…I’ve started putting it through its paces. [Many thanks to Lan at Vistek Mississauga for finally getting one of these into my hands!] I don’t think I’m overstating things when I say that, at least for me, this is the dawn of a new era in photography. Sorry for the melodrama, but I’ve been using 4:3s DSLRs since I switched from 35mm and while I can state unequivocally that I made some absolutely wonderful images with them, I always felt just a little hampered with the lack of fine detail I had become used to when shooting 6×7 and 4×5 (and 35mm Velvia). It would appear the D800e might just bridge that IQ gap I have been missing.
This morning I was out before dawn putting the camera through its first paces and am just now sitting on the deck waiting for the images to upload to my computer. As background, I am using a MacBook Pro (mid-2011) 2 GH Intel Core i7 with 8 GB of ram. As the D800e has two card slots, I have put into the CF slot a Lexar Professional 32 GB 400X UDMA card (dedicated for video and overspill) and into the SD slot a Lexar Professional 32 GB 400X SD UHS1 card. I am dedicating my raw images to the SD card since I can easily remove it from the camera and plug it directly into the MacBook Pro (I would prefer to be doing that with the CF card, but I guess that would be asking too much of Apple).
So the images have uploaded and didn’t take as long as I expected given that they are all raw files between 40 and 50 MB in size. The 78 images were uploaded in just a few minutes into Lightroom 4.1. This is partly because I have only Medium size jpeg previews made and 1440 pixel previews and a Standard Preview size of 1440 pixels at Medium quality. While this speeds uploads, it does mean that I wait for full-sized previews to be generated upon zooming for the first time in Lightroom.
I set out this morning, as usual, with my complete kit of tripod + electronic remote, polarizing and ND3 filters plus lenses: 20/2.8 AF-D, 28/2.8 AF-D, 50/1.8 AF-D, 105/2.8 Micro AF-D and 300/4 AF-S. They are mostly D lenses because I was able to pick them up used for a great price and just couldn’t justify the extra expense for the AF-S versions when the optics are virtually identical (particularly with the 20mm and 105mm Micro-Nikkor).
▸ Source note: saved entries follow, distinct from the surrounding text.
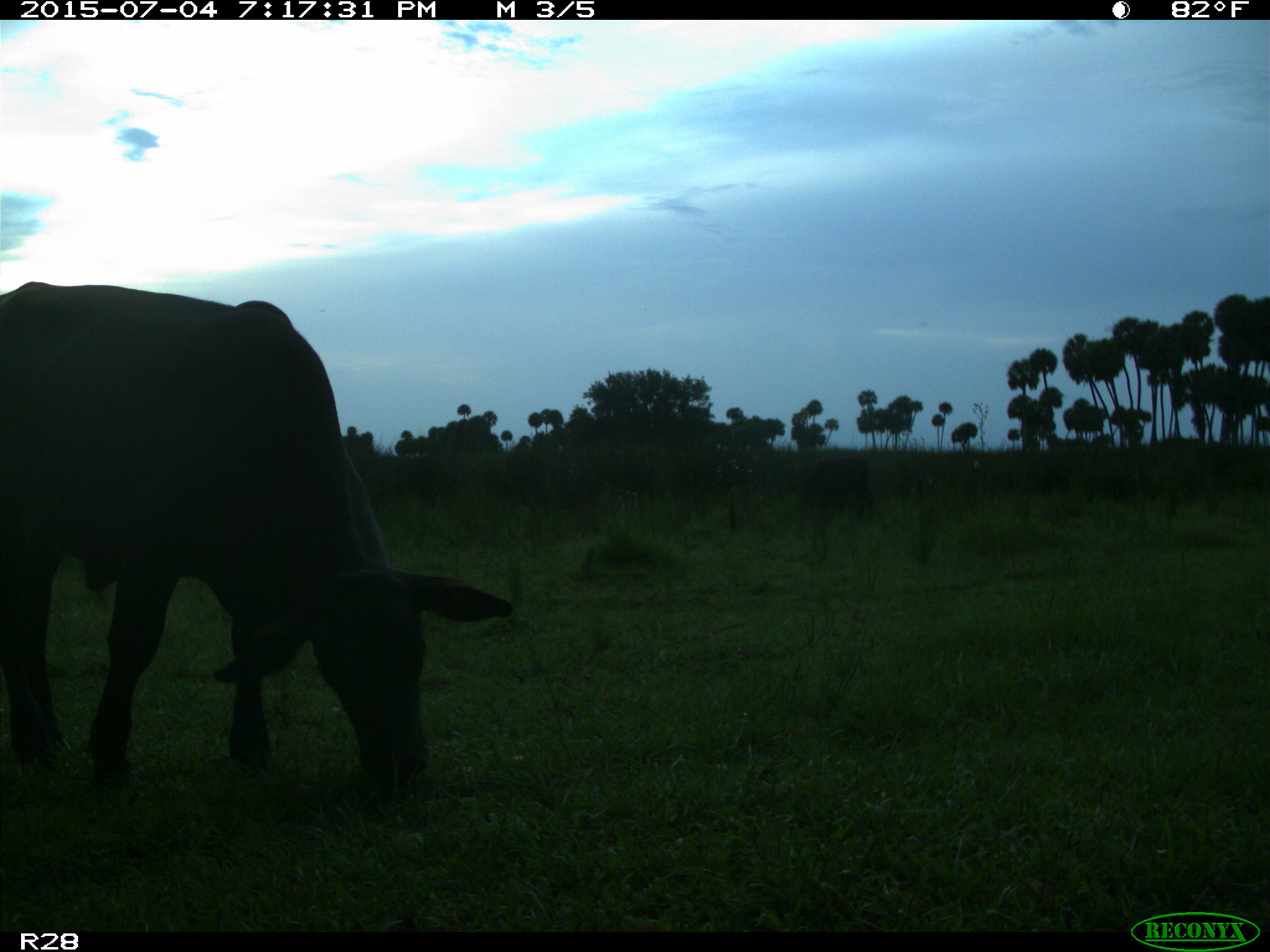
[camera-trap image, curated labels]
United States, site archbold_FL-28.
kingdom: Animalia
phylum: Chordata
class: Mammalia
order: Artiodactyla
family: Bovidae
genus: Bos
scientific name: Bos taurus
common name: domestic cow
Bos taurus (domestic cow).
I hardly ever use a 28 or 50, so my key focal lengths are well-covered with near excellent glass and the 105 AF-D is a much more manageable size compared to the AF-S version. AF might be a bit slower, but for most of my work with that lens I am using MF anyway.
Field Experience – so far, anyway…
I have enjoyed the switch from Olympus to Nikon over the past two months, although I greatly miss having both shadow clipping and highlight clipping show in LCD previews. Olympus would show Shadow clipping as blue and Highlight clipping as red just as Lightroom does – I can never figure out why Nikon does’t do the same except that Highlight clipping is much more important to be aware of than Shadow clipping. Also, I miss being able to program the delay between mirror lock-up and shutter activation. Olympus would allow 1, 2, 3, 4, 5, 7 & 10 seconds; the D800e only allows up to 3sec. so I just set the dial to “Mup” and count my own 4 or 5 seconds – no real problem there as it is identical to how I use my Pentax 67.
Everything seems to be in its place for other settings and I haven’t found the camera to be cramped. One thing I did notice right out of the box was how light the camera felt. I am glad of it not being the “professional” size of a D4 or D3 as I much prefer something that is more “backpack-able” and “portage-able”.
I plan to shoot at the base ISO of 200, unless there is a compelling reason to change, as ISO200 does provide the greatest dynamic range. Typically, I shoot using Aperture-Priority (A-mode) as it is aperture that I wish to control more often than shutter speed. I work on a tripod, so unless the wind is blowing, shutter speed is not usually significant.
I am greatly enjoying the much larger viewfinder experience offered by a full-frame camera. There is space to look around! I make constant use of the digital level projected in the viewfinder and find Nikon’s implementation quite good except for one thing – the markings are in black. If they were at the top (as they are when I shoot vertically) then it’s not too bad as they are more often projected against the sky (for landscapes). But with black markings at the bottom, I found they were difficult to see at times. Depressing the shutter release 1/2-way does give a split-sceond of the “ambient-red” look so I can see where I’m at, but I must admit to finding the implementation of the digital level in the viewfinder less helpful than my experience with the Olympus E-30, although the Nikon seems to be slightly more precise with finer markings.